De la montagne Suisse au bocage charolais…histoire d’une reconversion réussie

C’est en 2018, que la famille Colin s’est établie a Gibles, au sud-ouest de la Saône et Loire.

Après avoir travaillé quelques années comme salarié agricole dans plusieurs fermes en Suisse, le désir de s’installer a pris le dessus. Après avoir visité plusieurs ferme, Sarah et Thomas Colin ont fait le choix de s’installer en production caprine avec un troupeau qui comptait alors une 60aines de chèvres.

 

 

 

Un démarrage avec un troupeau a haut niveau génétique.

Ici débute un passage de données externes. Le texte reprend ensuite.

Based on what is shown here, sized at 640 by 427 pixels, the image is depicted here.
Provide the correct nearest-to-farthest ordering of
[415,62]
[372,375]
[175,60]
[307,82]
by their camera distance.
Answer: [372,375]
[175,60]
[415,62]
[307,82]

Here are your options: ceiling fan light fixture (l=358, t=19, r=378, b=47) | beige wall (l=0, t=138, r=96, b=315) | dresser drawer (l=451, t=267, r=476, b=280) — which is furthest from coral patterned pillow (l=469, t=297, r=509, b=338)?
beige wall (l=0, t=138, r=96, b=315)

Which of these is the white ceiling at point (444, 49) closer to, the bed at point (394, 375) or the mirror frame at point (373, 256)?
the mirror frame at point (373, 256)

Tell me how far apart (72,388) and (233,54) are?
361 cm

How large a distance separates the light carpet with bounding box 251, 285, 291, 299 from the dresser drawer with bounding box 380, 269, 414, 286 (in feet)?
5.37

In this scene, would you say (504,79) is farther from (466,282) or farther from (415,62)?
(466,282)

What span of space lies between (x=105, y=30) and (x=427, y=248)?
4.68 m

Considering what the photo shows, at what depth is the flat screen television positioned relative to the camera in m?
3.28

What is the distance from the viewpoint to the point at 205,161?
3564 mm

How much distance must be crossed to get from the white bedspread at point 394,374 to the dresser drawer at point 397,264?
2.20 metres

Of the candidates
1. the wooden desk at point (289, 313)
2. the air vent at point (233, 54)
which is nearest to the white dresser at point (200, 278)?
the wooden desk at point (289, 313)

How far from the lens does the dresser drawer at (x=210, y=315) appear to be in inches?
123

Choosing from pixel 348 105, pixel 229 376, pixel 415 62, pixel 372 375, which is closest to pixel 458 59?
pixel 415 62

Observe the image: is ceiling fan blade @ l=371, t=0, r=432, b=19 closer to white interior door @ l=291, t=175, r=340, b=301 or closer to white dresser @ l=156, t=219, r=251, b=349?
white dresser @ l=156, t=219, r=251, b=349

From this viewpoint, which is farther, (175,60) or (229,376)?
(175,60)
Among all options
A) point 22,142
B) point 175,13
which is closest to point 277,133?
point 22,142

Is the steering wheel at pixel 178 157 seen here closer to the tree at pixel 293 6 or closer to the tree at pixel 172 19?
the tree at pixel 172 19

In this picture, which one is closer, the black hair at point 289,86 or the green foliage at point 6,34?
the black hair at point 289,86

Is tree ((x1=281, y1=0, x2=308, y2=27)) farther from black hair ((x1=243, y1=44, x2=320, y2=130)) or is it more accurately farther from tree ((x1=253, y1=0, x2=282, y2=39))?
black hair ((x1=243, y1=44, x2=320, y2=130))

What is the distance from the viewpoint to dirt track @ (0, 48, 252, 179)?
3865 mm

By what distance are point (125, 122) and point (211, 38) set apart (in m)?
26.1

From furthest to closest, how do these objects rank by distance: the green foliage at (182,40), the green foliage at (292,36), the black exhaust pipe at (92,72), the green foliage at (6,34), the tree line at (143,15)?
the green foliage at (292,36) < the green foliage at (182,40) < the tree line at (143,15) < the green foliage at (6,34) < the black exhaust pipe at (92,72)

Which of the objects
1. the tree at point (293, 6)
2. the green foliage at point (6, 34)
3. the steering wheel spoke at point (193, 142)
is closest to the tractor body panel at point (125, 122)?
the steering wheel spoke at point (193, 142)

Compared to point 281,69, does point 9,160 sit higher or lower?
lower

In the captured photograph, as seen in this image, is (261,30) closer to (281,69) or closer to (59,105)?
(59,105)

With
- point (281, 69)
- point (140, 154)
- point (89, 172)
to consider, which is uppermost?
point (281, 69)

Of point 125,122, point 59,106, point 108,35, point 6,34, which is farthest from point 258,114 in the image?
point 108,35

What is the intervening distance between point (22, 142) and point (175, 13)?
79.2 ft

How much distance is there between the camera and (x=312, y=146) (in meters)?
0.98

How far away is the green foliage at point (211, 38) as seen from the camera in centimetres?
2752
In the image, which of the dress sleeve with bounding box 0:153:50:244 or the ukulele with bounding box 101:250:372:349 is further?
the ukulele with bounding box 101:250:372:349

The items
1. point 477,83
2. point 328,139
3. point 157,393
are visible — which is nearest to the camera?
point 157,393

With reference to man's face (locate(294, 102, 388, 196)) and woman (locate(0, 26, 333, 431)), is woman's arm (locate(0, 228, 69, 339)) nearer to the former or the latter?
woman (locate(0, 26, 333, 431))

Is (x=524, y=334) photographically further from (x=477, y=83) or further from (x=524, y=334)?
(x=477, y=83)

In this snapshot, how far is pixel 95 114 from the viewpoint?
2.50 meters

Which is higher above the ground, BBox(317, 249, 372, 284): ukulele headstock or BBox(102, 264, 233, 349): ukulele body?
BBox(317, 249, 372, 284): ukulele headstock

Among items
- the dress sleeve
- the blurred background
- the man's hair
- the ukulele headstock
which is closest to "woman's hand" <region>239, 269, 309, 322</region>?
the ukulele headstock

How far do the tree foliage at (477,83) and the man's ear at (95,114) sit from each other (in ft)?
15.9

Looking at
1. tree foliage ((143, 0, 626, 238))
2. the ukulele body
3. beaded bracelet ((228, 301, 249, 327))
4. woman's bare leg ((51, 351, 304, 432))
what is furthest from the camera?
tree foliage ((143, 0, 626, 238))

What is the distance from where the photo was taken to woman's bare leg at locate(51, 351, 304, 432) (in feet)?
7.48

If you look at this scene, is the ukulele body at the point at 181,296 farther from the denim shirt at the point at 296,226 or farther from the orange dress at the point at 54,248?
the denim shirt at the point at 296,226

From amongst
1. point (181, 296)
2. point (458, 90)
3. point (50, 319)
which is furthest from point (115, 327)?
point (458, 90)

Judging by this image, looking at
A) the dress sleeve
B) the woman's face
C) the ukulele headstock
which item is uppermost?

Après avoir trouvé la ferme à reprendre, celle-ci était alors orientée en production de bovin allaitant charolais ; il fallait trouver un collecteur ainsi qu’un troupeau. Agrial ayant une collecte dans les environs, c’est donc tout naturellement vers cette laiterie que les futurs éleveurs se sont tournés.  Pour s’installer, la famille Colin a alors contacté les conseillers d’ACSEL afin d’être aiguillés sur la mise en route du projet. Par chance, un élevage adhérent d’ACSEL avait fait part a l’organisme de son souhait d’arrêter la production caprine. L’élevage en question, le GAEC du Val d’arroux souhaitait en effet arrêter la production et la transformation de lait de chèvre pour se consacrer exclusivement à son troupeau bovin lait à la suite du départ en retraite de deux des associés. Le GAEC avait de très bon antécédents, avec plus de 30ans de sélection, de pratique d’IA et d’adhésion à Capgène. Au moment de la transmission, le troupeau approchait les 1000kg au pâturage, et affichait un des meilleurs ICC du département. La passation du troupeau ayant été anticipée, les cédants ont alors conservé davantage de chevrettes, les repreneurs arrêtant la fromagerie pour la laiterie, il fallait augmenter drastiquement la taille du troupeau.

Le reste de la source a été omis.